AUFGABE – Schreib aus dem Auszug über die Ukraine in der Sowjetzeit alles von „In den 1920er“ bis hinunter zu „der UdSSR durchsetzte.“ wortgetreu ab.

In den 1920er Jahren förderte der junge Sowjetstaat die nationalen Kulturen wie auch die lokalen Sprachen und Eliten, wobei unter dem Etikett „Indigenisierung“ (Korenisazija) bereits eine Art positiver Diskriminierung betrieben wurde.8 Allerdings ging man davon aus, dass die sowjetische Identität die nationalen Zugehörigkeiten, die als Relikte der Vergangenheit galten, nach und nach überlagern und zurückdrängen würden. Das Projekt verlief relativ erfolgreich – insbesondere aus russischer Sicht, weil sich Russisch als Lingua franca in der UdSSR durchsetzte.
Die Ukraine zählte, zusammen mit Russland, Belarus und einer kurzlebigen Transkaukasischen Föderation9 zu den Gründungsmitgliedern des Sowjetstaates. Dabei kam der Ukraine dank ihres wirtschaftlichen Potenzials, ihrer strategischen Lage als Anrainer des Schwarzen Meeres und ihrer vielen gut ausgebildeten Kader innerhalb der UdSSR eine privilegierte Stellung zu, die jedoch eine Kehrseite hatte: Sämtliche Unabhängigkeitsbestrebungen wurden unterdrückt, zumal in Galizien, das seit 1919 zu Polen gehörte, in den 1930er Jahren ein radikaler ukrainischer Nationalismus entstand, der von den europaweit aufkommenden faschistischen Bewegungen beeinflusst war.
Aus Sicht Moskaus übte dieser Nationalismus eine gefährliche Anziehungskraft auf die sowjetische Ukraine aus, die unter der Kollektivierung und der Hungersnot von 1932/33 besonders stark gelitten hatte. Gleichwohl waren die Ukrainerinnen und Ukrainer in der Sowjetzeit offiziell als eigenständige Nation anerkannt – allerdings nur innerhalb der durch die Bande der „Brüderlichkeit“ mit dem russischen Volk gesetzten Grenzen.10
Erst im Rückblick wurde die Sowjetunion zum Imperium uminterpretiert.11 Während des Kalten Krieges sprachen nur wenige Historiker von einem „Sowjetreich“. Zu ihnen gehörte Richard Pipes, der russische Geschichte an der Harvard University lehrte, und als Ex-Berater von US-Präsident Ronald Reagan der antikommunistischen Diaspora aus Osteuropa nahestand.
Nach 1991 begann sich der Begriff durchzusetzen, unter anderem dank der viel beachteten Publikationen des Historikers Timothy Snyder („Bloodlands“, 2010) und der Journalistin Anne Applebaum. In der historischen Forschung vollzog sich eine Neubewertung der sowjetischen Ära durch das Prisma des Begriffs „Imperium“. Parallel zu diesem „Imperial Turn“ kam im politischen Diskurs die Vorstellung auf, das postsowjetische Russland sei auf erneute Aggressionen gegen seine Nachbarn programmiert.
Aus dieser politischen Sichtweise, die vor allem in Zentral- und Osteuropa vorherrschte, entsprang die Idee einer Eindämmungspolitik gegenüber Moskau, also der Ausweitung der Nato nach Osten, wiewohl Russland seit Auflösung der Sowjetunion bereits dramatisch geschwächt war.

INHALT DES DATENSATZES –
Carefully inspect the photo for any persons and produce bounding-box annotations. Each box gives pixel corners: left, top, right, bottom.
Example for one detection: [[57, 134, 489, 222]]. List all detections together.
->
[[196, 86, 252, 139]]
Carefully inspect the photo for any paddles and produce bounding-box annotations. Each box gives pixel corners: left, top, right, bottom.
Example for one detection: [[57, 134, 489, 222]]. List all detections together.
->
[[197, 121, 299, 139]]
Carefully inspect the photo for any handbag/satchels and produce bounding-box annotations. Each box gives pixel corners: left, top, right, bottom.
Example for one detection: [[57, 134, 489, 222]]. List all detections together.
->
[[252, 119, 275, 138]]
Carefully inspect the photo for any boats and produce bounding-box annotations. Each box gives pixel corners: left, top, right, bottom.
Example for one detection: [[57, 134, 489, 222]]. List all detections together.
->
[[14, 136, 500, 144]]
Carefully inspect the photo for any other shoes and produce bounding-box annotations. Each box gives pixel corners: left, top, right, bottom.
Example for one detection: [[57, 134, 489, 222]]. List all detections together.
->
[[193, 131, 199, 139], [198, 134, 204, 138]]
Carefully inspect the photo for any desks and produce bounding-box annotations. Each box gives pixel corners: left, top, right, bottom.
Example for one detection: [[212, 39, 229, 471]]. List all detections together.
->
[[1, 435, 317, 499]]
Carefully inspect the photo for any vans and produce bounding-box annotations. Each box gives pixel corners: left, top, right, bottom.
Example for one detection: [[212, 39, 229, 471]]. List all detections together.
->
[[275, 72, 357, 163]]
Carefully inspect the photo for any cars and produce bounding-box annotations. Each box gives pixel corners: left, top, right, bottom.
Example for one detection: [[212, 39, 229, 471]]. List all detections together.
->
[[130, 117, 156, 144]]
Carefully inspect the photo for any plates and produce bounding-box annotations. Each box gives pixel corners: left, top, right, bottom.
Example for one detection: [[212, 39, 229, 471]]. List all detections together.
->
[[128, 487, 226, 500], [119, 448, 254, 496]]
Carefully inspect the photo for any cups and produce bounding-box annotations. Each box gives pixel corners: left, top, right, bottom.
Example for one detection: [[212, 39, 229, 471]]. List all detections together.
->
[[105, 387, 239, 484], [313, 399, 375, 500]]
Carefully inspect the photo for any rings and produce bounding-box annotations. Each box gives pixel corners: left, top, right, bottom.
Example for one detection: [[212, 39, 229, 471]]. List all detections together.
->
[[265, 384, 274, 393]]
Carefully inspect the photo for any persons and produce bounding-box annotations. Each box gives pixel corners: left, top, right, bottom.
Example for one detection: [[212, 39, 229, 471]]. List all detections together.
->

LÖSUNG –
In den 1920er Jahren förderte der junge Sowjetstaat die nationalen Kulturen wie auch die lokalen Sprachen und Eliten, wobei unter dem Etikett „Indigenisierung“ (Korenisazija) bereits eine Art positiver Diskriminierung betrieben wurde.8 Allerdings ging man davon aus, dass die sowjetische Identität die nationalen Zugehörigkeiten, die als Relikte der Vergangenheit galten, nach und nach überlagern und zurückdrängen würden. Das Projekt verlief relativ erfolgreich – insbesondere aus russischer Sicht, weil sich Russisch als Lingua franca in der UdSSR durchsetzte.